Rewrite the records below, replacing each "closest" with "nearest" and leaving everything else unchanged.

Supplied records →
** start **

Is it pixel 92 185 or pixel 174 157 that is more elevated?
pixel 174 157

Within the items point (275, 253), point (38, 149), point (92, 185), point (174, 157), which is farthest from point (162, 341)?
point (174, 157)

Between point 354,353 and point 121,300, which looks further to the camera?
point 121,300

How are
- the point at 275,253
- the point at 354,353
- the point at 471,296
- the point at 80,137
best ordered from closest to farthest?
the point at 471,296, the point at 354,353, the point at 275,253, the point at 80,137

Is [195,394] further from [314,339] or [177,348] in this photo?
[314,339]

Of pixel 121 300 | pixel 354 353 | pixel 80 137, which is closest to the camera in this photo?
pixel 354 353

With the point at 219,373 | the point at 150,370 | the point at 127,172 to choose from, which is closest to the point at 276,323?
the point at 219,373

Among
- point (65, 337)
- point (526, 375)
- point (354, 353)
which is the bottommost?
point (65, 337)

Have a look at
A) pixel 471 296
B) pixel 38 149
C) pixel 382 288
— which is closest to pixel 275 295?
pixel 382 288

** end **

Answer below →
Is it pixel 92 185 or pixel 174 157 that is more elevated?
pixel 174 157

Within the items point (275, 253), point (38, 149), point (92, 185), point (174, 157), which is farthest from point (162, 341)?
point (174, 157)

Between point 354,353 and point 121,300, which looks further to the camera?
point 121,300

How are
- the point at 275,253
- the point at 354,353
- the point at 471,296
- the point at 80,137
best ordered from nearest to farthest?
the point at 471,296, the point at 354,353, the point at 275,253, the point at 80,137

Is [195,394] further from [314,339] or [177,348] in this photo?
[314,339]

Of pixel 121 300 | pixel 354 353 | pixel 80 137, which is nearest to the camera in this photo?
pixel 354 353

With the point at 219,373 | the point at 150,370 | the point at 127,172 to choose from, which is nearest to the point at 276,323?
the point at 219,373

Among
- point (65, 337)
- point (526, 375)
- point (354, 353)
which is the bottommost?
point (65, 337)

Have a look at
A) pixel 471 296
B) pixel 38 149
C) pixel 382 288
— which is nearest to pixel 275 295?
pixel 382 288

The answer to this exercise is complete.